§ **SOURCE TEXT**
┄┄┄┄┄┄┄┄┄┄┄┄┄┄┄┄┄┄┄┄
Samsung Electronics is aiming to narrow the gap between professional filmmaking and smartphone videography with the introduction of two advanced video tools in the Samsung Galaxy S26 Ultra — the Advanced Professional Video (APV) codec and Cinematic Look-Up Table (Cine LUT) technology.
The company says the new features are designed to bring studio-level video production capabilities to mobile creators, filmmakers, journalists, and small businesses using only a smartphone.
The most technically significant addition is APV, a video codec independently developed by Samsung and standardised by the Internet Engineering Task Force.
Unlike traditional codecs that compress footage by discarding image data, APV is engineered to preserve image quality even after multiple rounds of editing and rendering.
The codec supports YUV 4:2:2 chroma subsampling, allowing more colour information to be retained compared to standard smartphone video formats. This provides editors with greater flexibility during colour correction and post-production work.
Samsung claims APV delivers visually lossless quality while reducing file sizes by more than 10 per cent compared to conventional codecs.
However, the improved quality comes with heavy storage demands. According to the company, UHD footage recorded at 30 frames per second using APV can consume up to 6GB of storage per minute.
┄┄┄┄┄┄┄┄┄┄┄┄┄┄┄┄┄┄┄┄
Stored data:
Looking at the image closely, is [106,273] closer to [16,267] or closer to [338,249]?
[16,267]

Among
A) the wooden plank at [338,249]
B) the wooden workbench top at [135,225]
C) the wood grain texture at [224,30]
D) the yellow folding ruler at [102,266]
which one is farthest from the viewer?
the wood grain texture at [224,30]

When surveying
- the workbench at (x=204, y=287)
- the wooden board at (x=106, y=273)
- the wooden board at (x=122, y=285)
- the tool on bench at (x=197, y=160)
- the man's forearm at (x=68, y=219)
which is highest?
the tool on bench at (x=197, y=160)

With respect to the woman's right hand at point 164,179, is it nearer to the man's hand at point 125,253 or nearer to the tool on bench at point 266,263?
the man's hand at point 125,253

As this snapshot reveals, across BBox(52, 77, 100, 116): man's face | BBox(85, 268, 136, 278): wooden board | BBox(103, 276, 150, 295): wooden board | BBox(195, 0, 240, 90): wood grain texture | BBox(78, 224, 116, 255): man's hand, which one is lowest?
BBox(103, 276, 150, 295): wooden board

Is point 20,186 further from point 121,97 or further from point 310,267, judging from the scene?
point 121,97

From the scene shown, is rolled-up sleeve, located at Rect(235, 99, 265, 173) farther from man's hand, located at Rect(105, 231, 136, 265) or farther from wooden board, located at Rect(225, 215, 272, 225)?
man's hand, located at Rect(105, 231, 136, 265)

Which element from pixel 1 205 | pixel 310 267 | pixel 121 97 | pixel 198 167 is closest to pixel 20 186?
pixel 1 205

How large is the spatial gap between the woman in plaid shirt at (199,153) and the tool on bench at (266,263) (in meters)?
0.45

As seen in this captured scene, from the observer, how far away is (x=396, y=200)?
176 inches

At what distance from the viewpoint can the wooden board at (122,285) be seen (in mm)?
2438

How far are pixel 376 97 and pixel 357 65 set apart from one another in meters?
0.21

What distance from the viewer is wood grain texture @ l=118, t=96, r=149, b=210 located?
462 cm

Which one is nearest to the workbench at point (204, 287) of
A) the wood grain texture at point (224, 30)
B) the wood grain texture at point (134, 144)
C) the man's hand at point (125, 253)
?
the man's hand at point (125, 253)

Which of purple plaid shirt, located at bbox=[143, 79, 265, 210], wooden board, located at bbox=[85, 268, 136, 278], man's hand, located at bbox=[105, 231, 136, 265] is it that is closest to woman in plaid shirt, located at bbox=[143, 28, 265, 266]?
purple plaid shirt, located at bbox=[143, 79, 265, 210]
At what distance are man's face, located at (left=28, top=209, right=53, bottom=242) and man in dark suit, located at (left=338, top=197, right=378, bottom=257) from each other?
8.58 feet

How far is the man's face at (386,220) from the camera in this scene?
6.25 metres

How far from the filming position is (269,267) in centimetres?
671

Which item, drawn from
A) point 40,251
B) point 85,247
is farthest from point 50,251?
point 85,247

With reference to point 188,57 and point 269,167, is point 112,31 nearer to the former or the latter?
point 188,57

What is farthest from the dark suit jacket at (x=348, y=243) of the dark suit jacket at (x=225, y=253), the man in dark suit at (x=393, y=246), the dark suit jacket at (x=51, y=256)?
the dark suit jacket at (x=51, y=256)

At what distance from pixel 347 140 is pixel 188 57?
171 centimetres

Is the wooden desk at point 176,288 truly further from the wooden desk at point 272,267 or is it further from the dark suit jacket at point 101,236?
┄┄┄┄┄┄┄┄┄┄┄┄┄┄┄┄┄┄┄┄
§ **COMPLETE THE FOLLOWING**
A: Could you copy everything in the Samsung video article from "The most technically" down to "storage per minute.", swapping "storage" for "memory"?
B: How might the Samsung video article carry on? Continue it from its last sentence.

§ **FINAL RESULTS**
A:
The most technically significant addition is APV, a video codec independently developed by Samsung and standardised by the Internet Engineering Task Force.
Unlike traditional codecs that compress footage by discarding image data, APV is engineered to preserve image quality even after multiple rounds of editing and rendering.
The codec supports YUV 4:2:2 chroma subsampling, allowing more colour information to be retained compared to standard smartphone video formats. This provides editors with greater flexibility during colour correction and post-production work.
Samsung claims APV delivers visually lossless quality while reducing file sizes by more than 10 per cent compared to conventional codecs.
However, the improved quality comes with heavy memory demands. According to the company, UHD footage recorded at 30 frames per second using APV can consume up to 6GB of memory per minute.

B:
To address performance challenges, Samsung collaborated with its memory business division and focused on thermal management improvements to enable real-time processing of UHD and 8K video on a mobile device.
Junseang Min from Samsung’s MX Business said the company concentrated on “thermal management and system-level optimisation” to support high-resolution processing within smartphone limitations.
Samsung has also released APV as an open-source codec to encourage wider industry adoption.
Sunmi Yoo from Samsung’s Mobile Experience division said the decision was intended to help “build an ecosystem through standardisation.”
The second major feature, Cine LUT, is designed to simplify professional colour grading for everyday users.
Log video recording, commonly used in professional filmmaking to preserve dynamic range, often requires advanced editing software and technical expertise to produce cinematic results. Many smartphone users struggle to properly grade Log footage after recording.
Samsung’s solution includes four preset LUT styles developed in collaboration with U5K Imageworks.
The presets — Thriller, Blockbuster, Coming-of-age, and Romance — can be previewed in real time during recording and applied directly through the Gallery app without the need for third-party editing software.
According to Bomi Kim from Samsung Research’s Reality Media Lab, the feature was created to make “professional-looking results accessible without advanced editing skills.”
Samsung said the LUTs were tested across different lighting conditions using professional colour calibration tools such as vector scopes and colour charts. Each preset also includes neutral, soft, and strong intensity settings for additional creative control.
Samsung believes the tools could benefit a wide range of users beyond content creators, including journalists producing field reports, musicians creating music videos, and small businesses developing promotional content without external production teams.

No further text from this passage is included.